IMF talks: Leaving without agreement 'not uncommon', says former SBP deputy governor
- Dr Murtaza Syed says Pakistan should reach an agreement with the IMF within a month
The departure of the International Monetary Fund (IMF) mission from Pakistan without inking a deal is “not uncommon”, said former deputy governor State Bank of Pakistan (SBP), Dr Murtaza Syed, adding that things would worsen for the crisis-hit country if reaching an agreement with the global lender takes longer than a month.
The IMF had sent a mission to Pakistan to hold talks with the government, and it appears Pakistani authorities have been unable to reach a staff-level agreement at this stage.
The IMF said virtual discussions will continue in the coming days, suggesting that there may be some time before Pakistan can officially revive the IMF programme
IMF stresses on ‘timely, decisive’ implementation of policies as virtual discussions to continue
In a series of tweets Dr Syed, who previously served as an advisor at the IMF, said he was not privy to any of the discussions held between the Pakistani authorities and the international lender, but based on previous experiences at the Fund and negotiating with them, gave his two cents.
“For an IMF team to leave town without an agreement is not that uncommon in program reviews. It has happened before in other countries. It has also happened before in Pakistan,” said Dr Syed.
“There are often some differences that remain or steps that need to be taken before an agreement can be inked,” he said.
“The key issue is how large the differences that remain are,” said the ex-SBP official.
“Sometimes, they are not that significant and just need a few days to settle.
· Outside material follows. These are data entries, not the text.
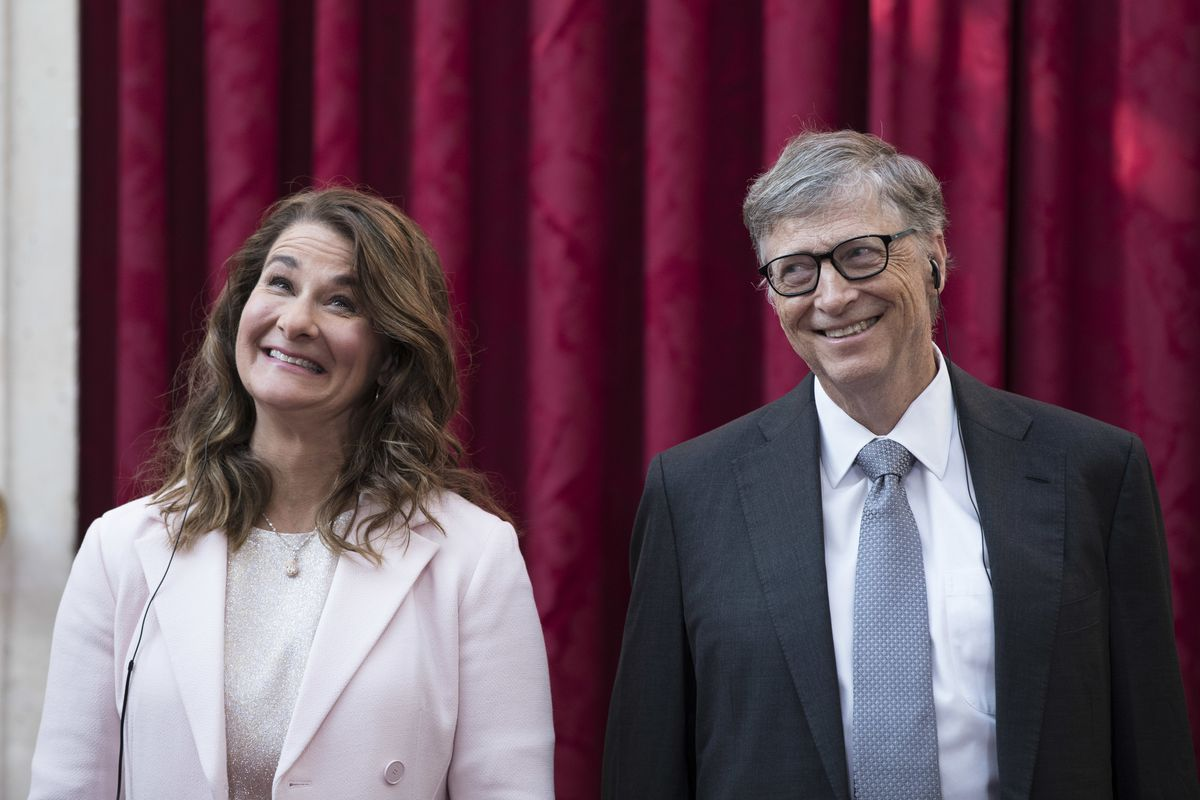 Philanthropist and co-founder of Microsoft, Bill Gates, right, and his wife Melinda react, prior to being awarded the Legion of Honour at the Elysee Palace in Paris.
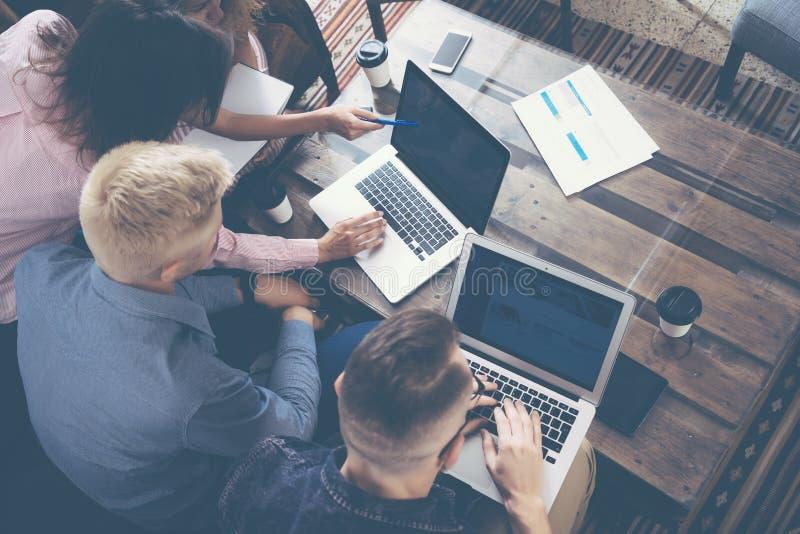 做出优秀商业决策的小组年轻工友队 创造性的现代人讨论公司工作的概念 免版税库存照片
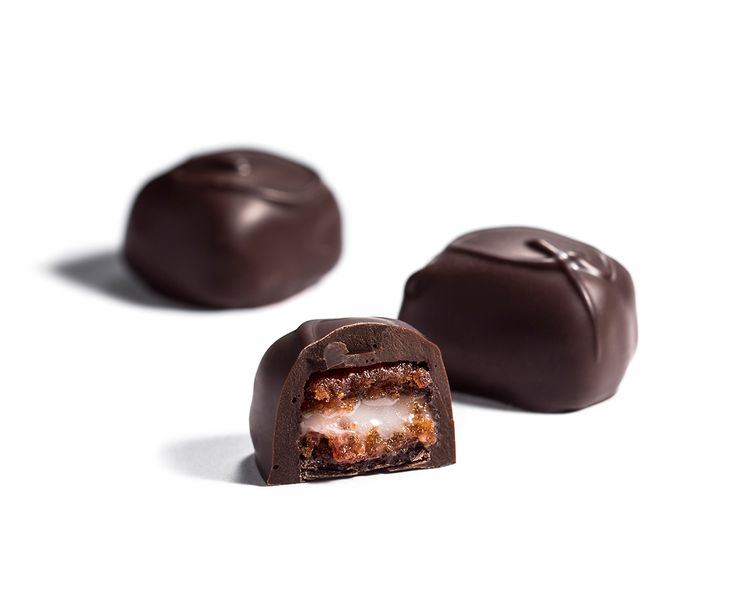 Quintessentially Australian. Dark Quandong. A fruit centre prepared from glaced Australian quandong with a layer of fondant cream then enrobed in dark chocolate.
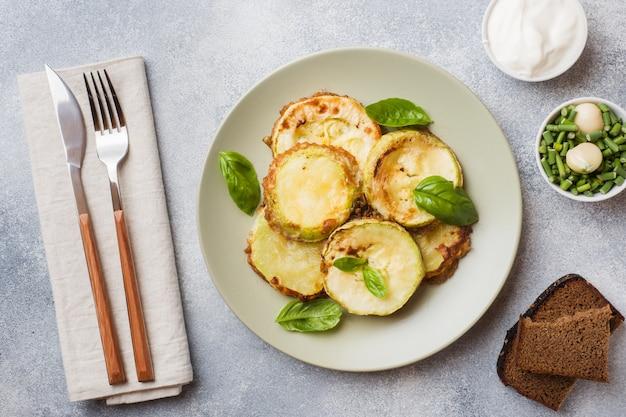 Fette di zucchine fritte in pastella con aglio e basilico su un piatto.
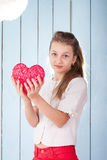 Girl holding red heart and looking at the camera Stock Image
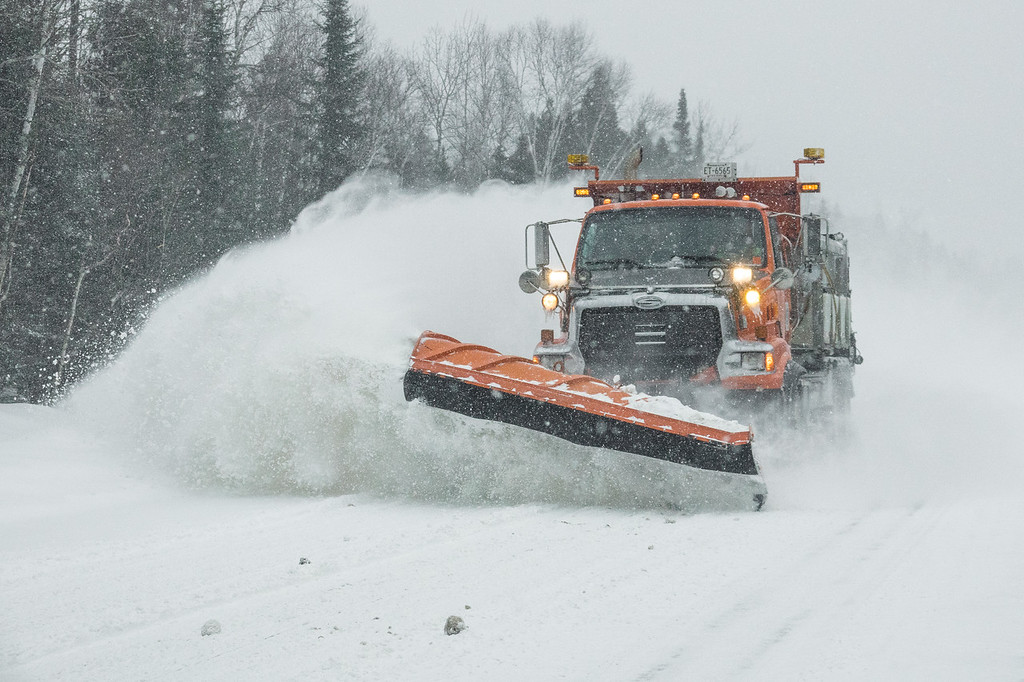 "SUNDAY, FEBRUARY 12, 2017<br /> <br /> TRANSPORTATION 00570<br /> <br /> ""MNDOT Blizzard Buster""<br /> <br /> We've received quite a bit of new snow in the past week and our local plow crews have been out diligently keeping the roads clear for us.  I don't really know why but I love taking pictures of the plow trucks in action!  The orange trucks are state trucks (MN Department of Transportation) and the yellow trucks are county (Cook County Highway Department).  Both do an excellent job taking care of our roads during these snow events!<br /> <br /> Camera: Sony DSC-RX10M3<br /> Focal Length: 79mm<br /> Exposure Time: 1/1600<br /> Aperture: f/4<br /> ISO: 800"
In these cases, the discussions can be concluded virtually and an agreement reached fairly soon after the mission has returned to Washington DC,” he said, adding that further information on the issues will become available in the coming days.
“Some finite time in reaching an agreement should not be too big an issue. But if it drags on for say longer than a month or so, then things get more difficult as our foreign exchange reserves have reached a critical level,” Dr Syed highlighted.
Pakistan’s total liquid foreign exchange reserves further shrunk by $202 million during the last week.
According to the State Bank of Pakistan’s weekly report issued on Thursday, total liquid foreign reserves held by the country stood at $8.54 billion as of February 3, 2023, compared to $8.74 billion as of Jan 27, 2023.
Dr Syed said that communication will be important in the interim, both from the government and the IMF. “With sentiment fragile and people generally panicky, this will require maturity and care on both sides,” he said.
“Finally, we must remember that the next step is a staff-level agreement (SLA). That will then need to be taken to the IMF Board before the next tranche of $1.2 billion is released.
“This can take up to a month after the SLA.”